Of Toxic Wastes, Warlords, and Pirates

The toxic wastes polluting Somalia’s seas did not just end up there by accident after being washed up the shore by the tsunami of 2005.

BY NOEL SALES BARCELONA
Correspondent
Bulatlat

The toxic wastes polluting Somalia’s seas did not just end up there by accident after being washed up the shore by the tsunami of 2005.

These barrels of wastes, believed to be thrown by European, Asian and American fleets, have already killed 300 people, as confirmed by international authorities, and have left thousands more sick with unusual diseases caused by radioactivity.

Toxic-dumping agreements

In one of her columns which appeared in the Guerrilla News Network (GNN), Ms. Loretta Napoleoni, the well-known author of Terror Incorporated, Insurgent Iraq, and Rogue Economics, disclosed how European and Asian countries contracted leading waste-disposal firms, the Swiss Archair Partners and the Italian Progresso, to export their undesirable refuse to impoverished countries with weak governments.

Napoleoni, also a senior partner of G Risk, a London-based risk agency, is an expert on the financing of terrorism and advises several governments on counter-terrorism.

She said the most popular destination for the unwanted and undesirable refuse (wastes) of rich countries is Africa, with Nigeria and Somali as favorite spots.

“Among the toxic material unveiled by the tsunami there was radioactive uranium, cadmium, mercury, lead and also highly toxic chemical, industrial and hospital materials from Europe. The shipment dated back to 1992 when a group of European companies recruited Swiss company Archair Partners and the Italian company Progresso, both specialised in the export of undesirable waste. Between 1997 and 1998, the Italian weekly Famiglia Cristiana and the Italian branch of Greenpeace denounced such business in a series of articles. Greenpeace even managed to get hold of a copy of the agreement signed by President of Somalia Ali Mahdi Mohamed, wherein he agreed to receive 10 million tons of toxic waste in exchange for $80 million. This equates to a cost of $8 per ton against a recycling and dismantling cost in Europe of $1,000 per ton,” she said.

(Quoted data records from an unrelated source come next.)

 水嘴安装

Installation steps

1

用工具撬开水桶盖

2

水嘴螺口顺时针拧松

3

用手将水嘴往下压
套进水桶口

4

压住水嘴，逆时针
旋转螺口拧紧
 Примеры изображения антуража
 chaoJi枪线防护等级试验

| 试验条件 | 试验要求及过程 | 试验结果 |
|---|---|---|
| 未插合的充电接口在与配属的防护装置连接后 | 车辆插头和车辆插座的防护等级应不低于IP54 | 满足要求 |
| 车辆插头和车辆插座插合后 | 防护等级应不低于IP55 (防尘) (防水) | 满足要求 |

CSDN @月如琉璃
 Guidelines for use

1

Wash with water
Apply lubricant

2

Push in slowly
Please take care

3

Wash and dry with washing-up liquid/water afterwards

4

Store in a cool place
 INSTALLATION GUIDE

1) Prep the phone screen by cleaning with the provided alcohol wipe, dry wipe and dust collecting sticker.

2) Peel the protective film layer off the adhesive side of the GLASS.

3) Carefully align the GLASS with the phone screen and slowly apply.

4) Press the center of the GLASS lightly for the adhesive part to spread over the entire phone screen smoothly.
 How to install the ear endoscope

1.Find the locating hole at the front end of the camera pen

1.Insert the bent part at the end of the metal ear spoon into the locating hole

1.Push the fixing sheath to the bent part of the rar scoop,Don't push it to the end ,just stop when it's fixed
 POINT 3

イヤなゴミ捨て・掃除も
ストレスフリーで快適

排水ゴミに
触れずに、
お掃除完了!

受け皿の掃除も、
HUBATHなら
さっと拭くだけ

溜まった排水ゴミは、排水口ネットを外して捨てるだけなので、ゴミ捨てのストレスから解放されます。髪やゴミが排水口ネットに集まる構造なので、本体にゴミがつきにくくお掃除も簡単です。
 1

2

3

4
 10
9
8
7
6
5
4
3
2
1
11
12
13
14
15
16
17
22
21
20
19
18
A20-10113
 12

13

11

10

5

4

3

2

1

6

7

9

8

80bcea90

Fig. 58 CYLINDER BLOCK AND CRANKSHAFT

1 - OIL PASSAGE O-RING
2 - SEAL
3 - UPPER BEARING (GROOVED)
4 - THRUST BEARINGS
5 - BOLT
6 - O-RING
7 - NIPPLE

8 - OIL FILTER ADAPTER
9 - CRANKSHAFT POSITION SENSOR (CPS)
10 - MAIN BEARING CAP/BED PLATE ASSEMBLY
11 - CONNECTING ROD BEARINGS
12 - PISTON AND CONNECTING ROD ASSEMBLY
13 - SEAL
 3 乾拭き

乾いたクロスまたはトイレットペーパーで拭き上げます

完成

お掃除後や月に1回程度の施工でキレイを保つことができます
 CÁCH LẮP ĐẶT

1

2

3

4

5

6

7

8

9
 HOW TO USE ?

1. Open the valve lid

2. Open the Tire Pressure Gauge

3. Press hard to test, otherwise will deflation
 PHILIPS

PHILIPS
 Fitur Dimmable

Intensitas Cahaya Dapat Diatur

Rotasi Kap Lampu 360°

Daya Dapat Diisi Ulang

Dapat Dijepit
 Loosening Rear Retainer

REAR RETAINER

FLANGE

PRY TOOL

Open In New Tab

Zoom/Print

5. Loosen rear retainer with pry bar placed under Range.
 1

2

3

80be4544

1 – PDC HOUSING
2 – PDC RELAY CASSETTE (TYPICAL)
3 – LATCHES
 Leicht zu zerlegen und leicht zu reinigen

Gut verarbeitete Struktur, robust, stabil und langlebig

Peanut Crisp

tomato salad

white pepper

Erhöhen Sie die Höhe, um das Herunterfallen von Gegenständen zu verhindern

Mr. Nick Nuttal, the United Nations (UN) Environmental Program’s media chief, said it is cheaper to dump wastes in Somalia than to have it disposed within Europe.

“It cost as little as £1.70 ($2.51 based on the prevailing exchange rate) a ton, whereas waste disposal costs in Europe was something like £670 ($989.48),” he said in a statement after inspecting Somalia.

He also confirmed Napoleoni’s reports.

“And the waste is of many different kinds. There is uranium radioactive waste. There is lead and heavy metals such as cadmium and mercury. There are also industrial waste, hospital wastes, chemical wastes – you name it,” the UNEP media chief said.

Inaction of authorities created pirates’ groups

Simon Assaf of the Black Star News, a leading investigative newspaper in New York today, said that despite the evidence uncovered by the tsunami, an investigation into the practice of toxic dumping was dropped. “There was no compensation and no clean up,” he said.

Neither did the UN bodies act on the proliferation of illegal trawler fishing in the Somali seas.